> WHAT THIS TASK INVOLVES: Set down every record below exactly as it appears, but without the pictures.

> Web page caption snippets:
********

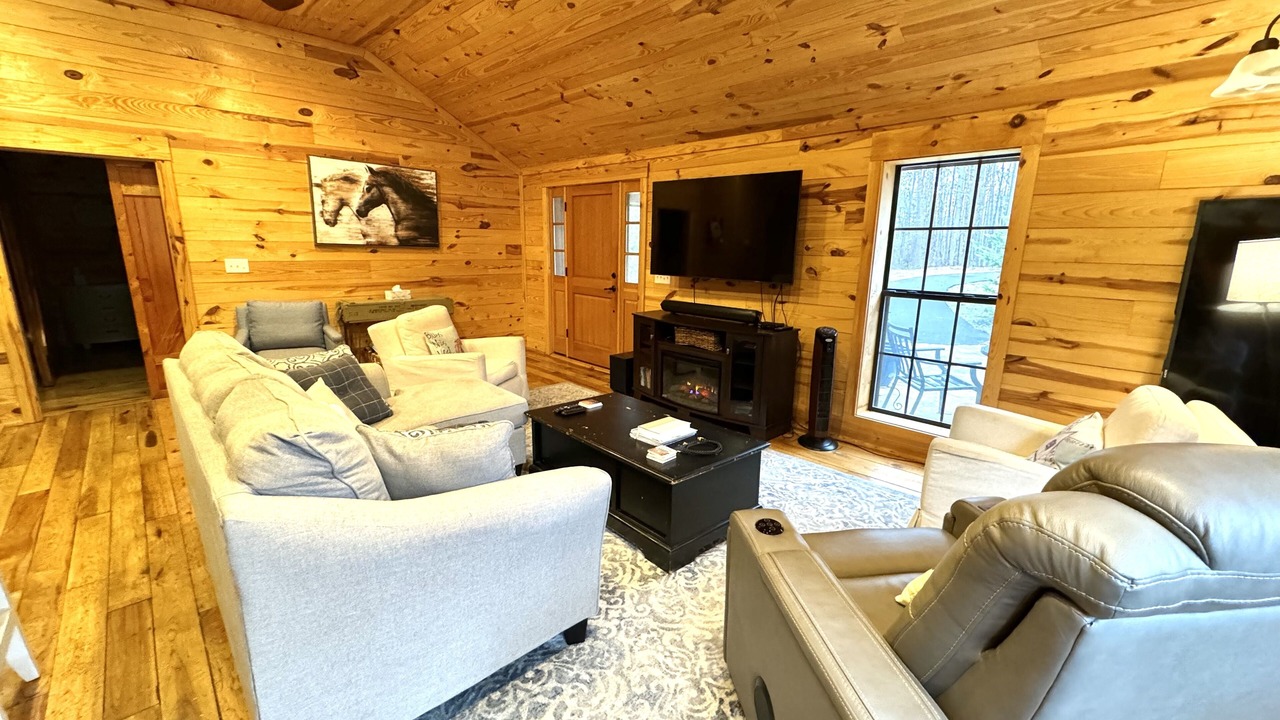 Photo of Livingroom in Oxford
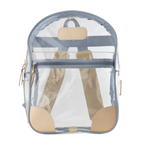 Clear Backpack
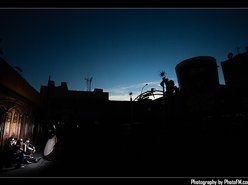 Image for Light the Black Skye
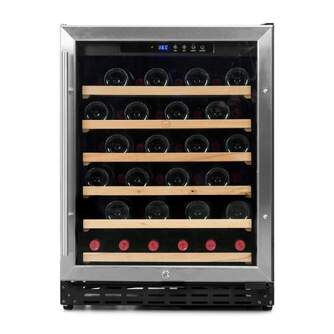 VINOTECA VINOBOX V50GC1TI 50 BOTELLAS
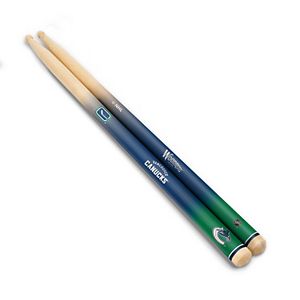 Vancouver Canucks Drum Sticks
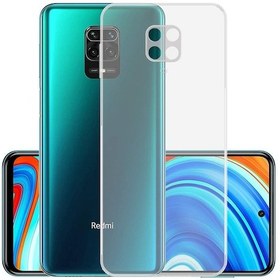 Resim Huawei Mate 20 Pro Kamera Korumali Süper Silikon Kilif 553953846 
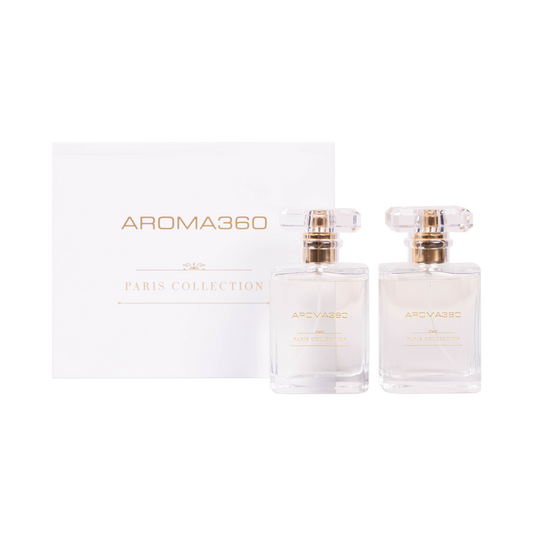 Paris Collection Room Spray Duo - Trending Wellness Store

********

> WRITTEN SOLUTION:
 Photo of Livingroom in Oxford
 Clear Backpack
 Image for Light the Black Skye
 VINOTECA VINOBOX V50GC1TI 50 BOTELLAS
 Vancouver Canucks Drum Sticks
 Resim Huawei Mate 20 Pro Kamera Korumali Süper Silikon Kilif 553953846 
 Paris Collection Room Spray Duo - Trending Wellness Store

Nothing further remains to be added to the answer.